Stated exercise: Reproduce the data from the line containing "this 960×541 image." through the line containing "shattered windshield [640, 2, 912, 536]", replacing "detector" with "scanner" and keeping all else unchanged.

[start Dataset excerpts]

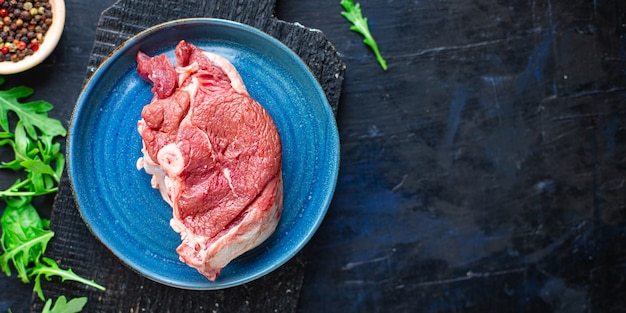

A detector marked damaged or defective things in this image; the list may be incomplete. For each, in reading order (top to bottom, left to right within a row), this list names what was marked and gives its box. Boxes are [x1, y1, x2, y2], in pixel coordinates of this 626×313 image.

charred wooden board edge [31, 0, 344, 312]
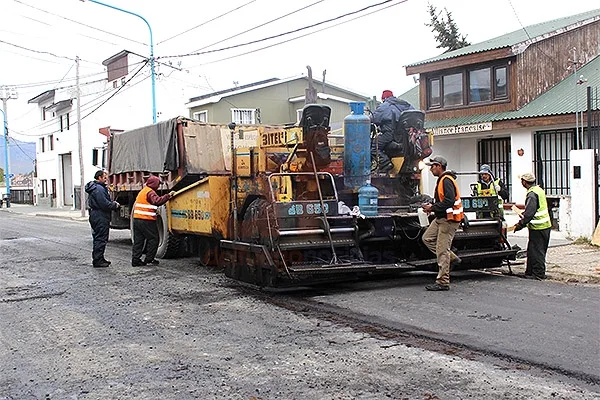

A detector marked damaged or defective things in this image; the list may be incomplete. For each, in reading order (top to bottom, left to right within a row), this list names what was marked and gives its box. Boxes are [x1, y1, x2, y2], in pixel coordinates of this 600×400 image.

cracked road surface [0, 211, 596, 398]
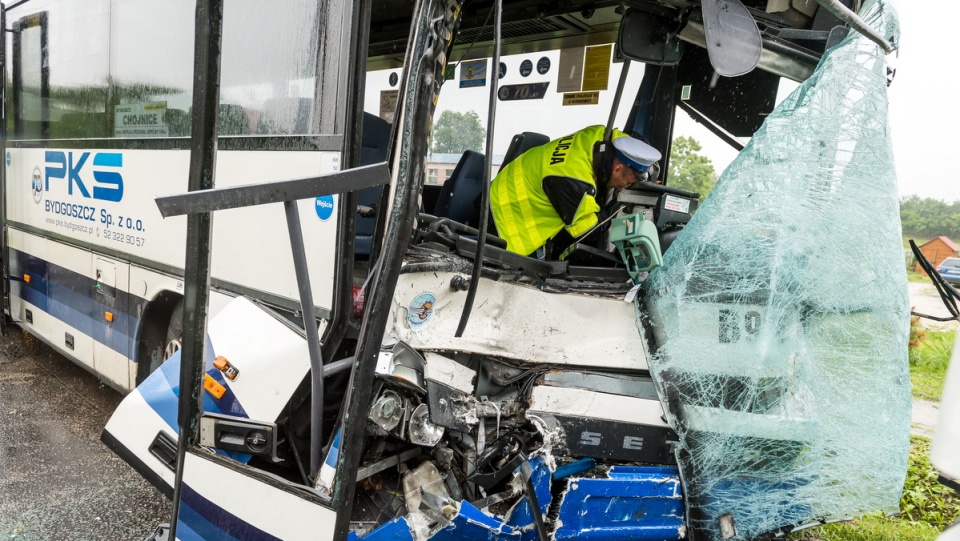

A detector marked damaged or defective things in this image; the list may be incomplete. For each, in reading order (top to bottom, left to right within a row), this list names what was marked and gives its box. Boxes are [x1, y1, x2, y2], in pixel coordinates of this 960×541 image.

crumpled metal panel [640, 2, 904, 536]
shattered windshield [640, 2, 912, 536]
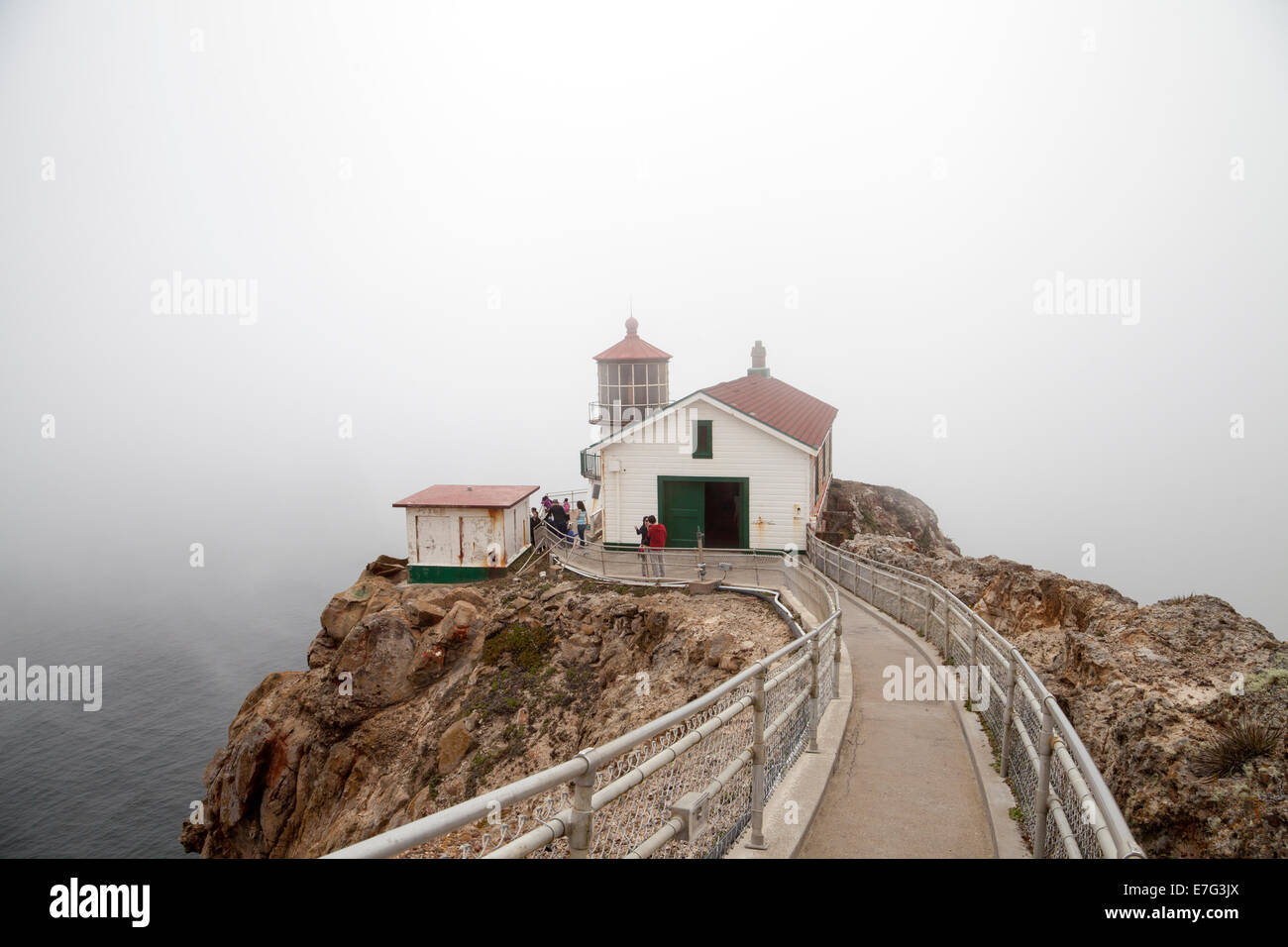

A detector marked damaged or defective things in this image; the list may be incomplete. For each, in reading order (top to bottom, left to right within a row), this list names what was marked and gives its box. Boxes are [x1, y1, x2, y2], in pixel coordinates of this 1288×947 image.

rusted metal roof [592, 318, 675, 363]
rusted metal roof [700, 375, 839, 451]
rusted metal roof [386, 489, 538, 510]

[end Dataset excerpts]
[start Dataset excerpts]

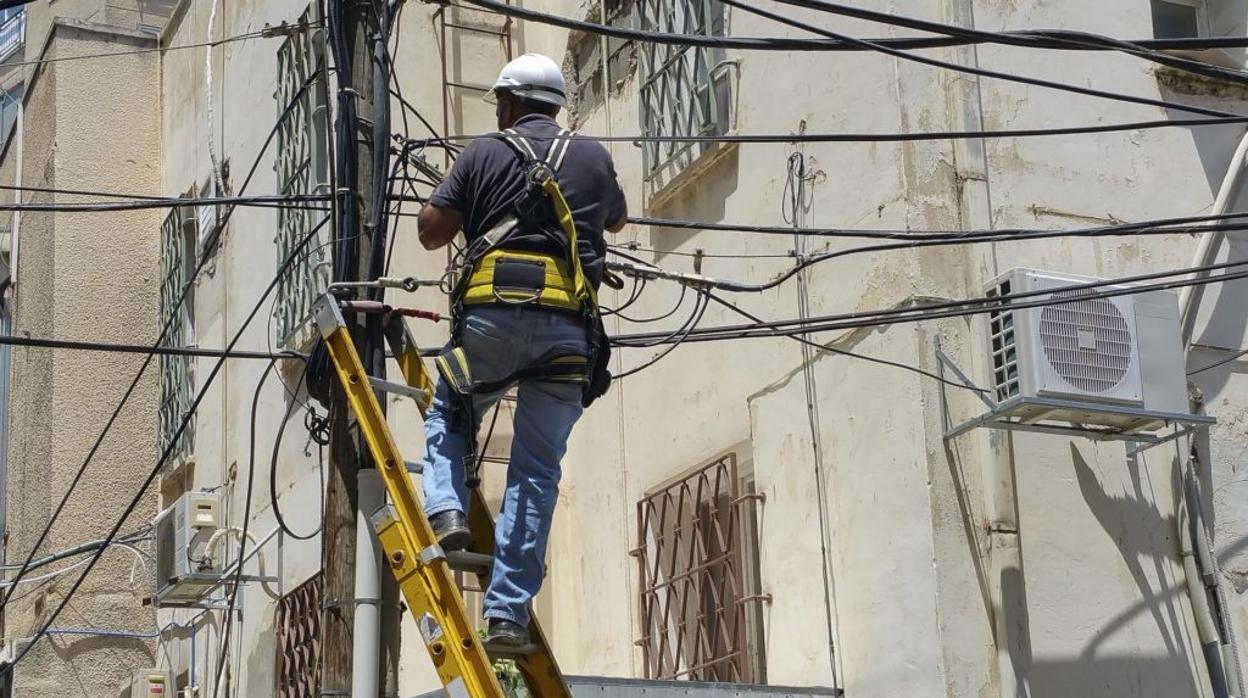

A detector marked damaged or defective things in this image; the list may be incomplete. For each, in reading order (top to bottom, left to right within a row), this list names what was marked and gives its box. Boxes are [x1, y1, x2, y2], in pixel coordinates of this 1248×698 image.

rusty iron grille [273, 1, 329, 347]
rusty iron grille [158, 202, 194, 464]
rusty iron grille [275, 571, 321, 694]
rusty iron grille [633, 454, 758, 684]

[end Dataset excerpts]

Answer:
A scanner marked damaged or defective things in this image; the list may be incomplete. For each, in reading order (top to bottom, left to right within a row), this list names what was marked and gives its box. Boxes are [x1, y1, x2, y2], in pixel coordinates of this 960×541 image.

crumpled metal panel [640, 2, 904, 536]
shattered windshield [640, 2, 912, 536]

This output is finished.